• _Stated task a_
Translate this sentence from the text on the Ashley Madison breach into Spanish: "The lesson from this breach is simple: Once your information goes online, it’s no longer guaranteed to be private."

• _Text extract_
As seedy businesses go, you’d be hard-pressed to find many that top Ashley Madison.
While traditional dating sites allow people to find dates, relationships, and even marriages, Ashley Madison’s version of “dating” caters to people who want to fly under the radar and cheat on their spouse. “Life is short, have an affair,” as the company’s tagline says.
Except it’s no longer under the radar.
Ashley Madison’s website recently suffered a major cyber attack, with the hackers downloading an enormous amount of users’ data for the public to see. Names, email addresses, credit card numbers – basically, crucial information that users very much wanted to stay private. After all, cheaters hardly wish to be exposed!
Two users even committed suicide after their details were leaked.
The lesson from this breach is simple: Once your information goes online, it’s no longer guaranteed to be private.
Yes… even if the company taking the information promises to keep it safe.
Yes… even if you didn’t give the information voluntarily.
And yes… sometimes, even if it’s illegal to disclose the information.
For every advance in cyber security, cyber thieves are just as determined to access data, which then either becomes widely available or can cause you serious harm. Right now, nobody has an answer to this global epidemic.

• _Stated task b_
Return every line of the records below that contains the string "thatched", matching case exactly.

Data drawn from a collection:

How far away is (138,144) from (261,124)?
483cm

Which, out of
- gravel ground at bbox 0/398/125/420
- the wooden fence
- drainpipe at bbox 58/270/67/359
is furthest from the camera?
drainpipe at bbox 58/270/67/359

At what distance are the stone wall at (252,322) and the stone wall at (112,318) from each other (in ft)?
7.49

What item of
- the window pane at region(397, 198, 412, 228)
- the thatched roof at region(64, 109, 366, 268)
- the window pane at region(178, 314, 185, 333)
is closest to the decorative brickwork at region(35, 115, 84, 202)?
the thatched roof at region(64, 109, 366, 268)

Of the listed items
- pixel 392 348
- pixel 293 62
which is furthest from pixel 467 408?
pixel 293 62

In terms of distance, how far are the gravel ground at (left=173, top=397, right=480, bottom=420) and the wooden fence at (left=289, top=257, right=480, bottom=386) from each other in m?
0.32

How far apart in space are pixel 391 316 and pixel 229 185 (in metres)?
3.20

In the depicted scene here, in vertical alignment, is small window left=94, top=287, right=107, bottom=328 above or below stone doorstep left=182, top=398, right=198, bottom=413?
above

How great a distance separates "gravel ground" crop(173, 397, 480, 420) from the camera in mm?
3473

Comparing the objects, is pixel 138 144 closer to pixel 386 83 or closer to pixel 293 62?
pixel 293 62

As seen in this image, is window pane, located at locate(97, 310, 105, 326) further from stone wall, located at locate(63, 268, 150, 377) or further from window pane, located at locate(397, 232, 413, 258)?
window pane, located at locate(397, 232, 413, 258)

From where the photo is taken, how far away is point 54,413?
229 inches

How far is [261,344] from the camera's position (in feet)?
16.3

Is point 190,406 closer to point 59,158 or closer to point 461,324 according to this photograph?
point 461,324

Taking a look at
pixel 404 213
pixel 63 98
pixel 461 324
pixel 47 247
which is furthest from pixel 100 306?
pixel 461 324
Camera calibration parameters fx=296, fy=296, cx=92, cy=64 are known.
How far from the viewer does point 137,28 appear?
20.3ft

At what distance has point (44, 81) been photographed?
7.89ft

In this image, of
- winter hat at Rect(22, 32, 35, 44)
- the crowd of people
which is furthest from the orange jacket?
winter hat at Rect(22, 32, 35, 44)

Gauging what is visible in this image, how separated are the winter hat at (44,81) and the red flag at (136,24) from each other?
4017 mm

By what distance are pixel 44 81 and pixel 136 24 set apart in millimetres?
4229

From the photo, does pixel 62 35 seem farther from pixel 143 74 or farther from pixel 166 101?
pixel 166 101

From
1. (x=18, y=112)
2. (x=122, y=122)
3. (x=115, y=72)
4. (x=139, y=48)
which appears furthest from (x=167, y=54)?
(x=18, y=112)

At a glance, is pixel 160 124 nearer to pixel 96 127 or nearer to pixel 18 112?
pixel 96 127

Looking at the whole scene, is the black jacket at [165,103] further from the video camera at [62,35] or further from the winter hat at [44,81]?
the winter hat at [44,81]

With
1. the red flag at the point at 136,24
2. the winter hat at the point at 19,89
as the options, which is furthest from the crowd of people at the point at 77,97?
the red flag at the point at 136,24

--

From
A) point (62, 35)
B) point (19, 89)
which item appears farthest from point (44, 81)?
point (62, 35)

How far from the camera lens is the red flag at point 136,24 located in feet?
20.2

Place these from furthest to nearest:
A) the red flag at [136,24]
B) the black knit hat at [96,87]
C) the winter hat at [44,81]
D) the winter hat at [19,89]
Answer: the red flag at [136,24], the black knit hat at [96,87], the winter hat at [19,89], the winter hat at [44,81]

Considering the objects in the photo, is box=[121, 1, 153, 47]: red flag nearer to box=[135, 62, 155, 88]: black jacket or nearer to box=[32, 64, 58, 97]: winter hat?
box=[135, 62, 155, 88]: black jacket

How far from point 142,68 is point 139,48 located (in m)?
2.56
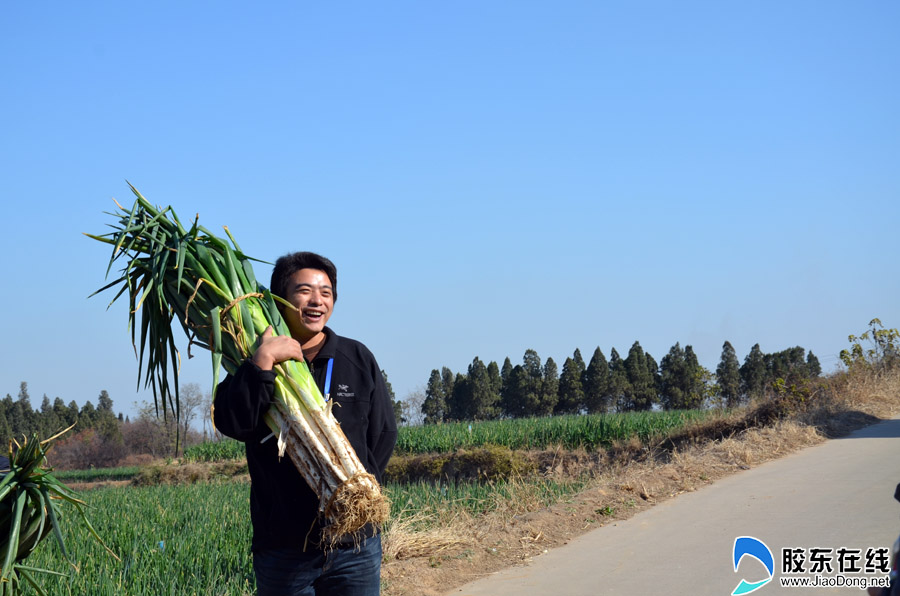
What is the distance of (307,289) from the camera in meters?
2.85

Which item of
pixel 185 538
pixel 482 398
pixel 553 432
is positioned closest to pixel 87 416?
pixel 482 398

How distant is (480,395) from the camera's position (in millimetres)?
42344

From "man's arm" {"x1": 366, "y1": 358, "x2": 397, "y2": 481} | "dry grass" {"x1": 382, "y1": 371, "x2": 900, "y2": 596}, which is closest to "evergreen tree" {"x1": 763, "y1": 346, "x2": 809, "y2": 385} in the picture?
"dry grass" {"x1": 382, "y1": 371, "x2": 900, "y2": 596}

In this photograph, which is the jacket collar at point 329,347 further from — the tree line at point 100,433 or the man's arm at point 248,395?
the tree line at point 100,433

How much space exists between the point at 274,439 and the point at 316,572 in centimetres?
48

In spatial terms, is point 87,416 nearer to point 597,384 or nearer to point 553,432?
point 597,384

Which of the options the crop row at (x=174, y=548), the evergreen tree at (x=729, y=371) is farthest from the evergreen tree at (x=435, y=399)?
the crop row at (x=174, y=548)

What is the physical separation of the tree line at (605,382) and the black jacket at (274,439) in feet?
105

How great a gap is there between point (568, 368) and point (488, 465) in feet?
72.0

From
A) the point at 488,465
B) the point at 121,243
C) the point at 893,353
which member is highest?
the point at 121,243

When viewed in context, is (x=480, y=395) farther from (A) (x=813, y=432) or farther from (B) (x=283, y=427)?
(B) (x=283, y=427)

* * *

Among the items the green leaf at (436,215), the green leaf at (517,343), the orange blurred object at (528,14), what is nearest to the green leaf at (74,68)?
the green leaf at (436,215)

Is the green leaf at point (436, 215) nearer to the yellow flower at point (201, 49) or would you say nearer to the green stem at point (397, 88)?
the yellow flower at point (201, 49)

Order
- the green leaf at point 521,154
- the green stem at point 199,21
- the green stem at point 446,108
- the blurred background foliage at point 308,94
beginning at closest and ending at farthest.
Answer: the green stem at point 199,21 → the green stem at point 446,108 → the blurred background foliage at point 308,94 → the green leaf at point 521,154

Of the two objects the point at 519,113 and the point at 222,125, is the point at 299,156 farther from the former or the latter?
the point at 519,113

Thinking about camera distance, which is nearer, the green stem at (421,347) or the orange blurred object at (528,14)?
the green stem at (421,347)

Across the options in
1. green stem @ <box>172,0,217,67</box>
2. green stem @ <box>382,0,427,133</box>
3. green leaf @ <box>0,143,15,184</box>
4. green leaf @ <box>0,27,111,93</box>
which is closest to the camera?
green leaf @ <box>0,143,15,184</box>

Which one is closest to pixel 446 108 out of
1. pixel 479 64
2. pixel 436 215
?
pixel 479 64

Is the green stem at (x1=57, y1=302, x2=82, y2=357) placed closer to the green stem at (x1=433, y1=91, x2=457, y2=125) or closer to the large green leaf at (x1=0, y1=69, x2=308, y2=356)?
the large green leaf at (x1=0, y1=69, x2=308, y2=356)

• _Complete response a_
La lección de esta filtración es simple: una vez que tu información está en línea, ya no se garantiza que sea privada.

• _Complete response b_
- the thatched roof at region(64, 109, 366, 268)
the thatched roof at region(64, 109, 366, 268)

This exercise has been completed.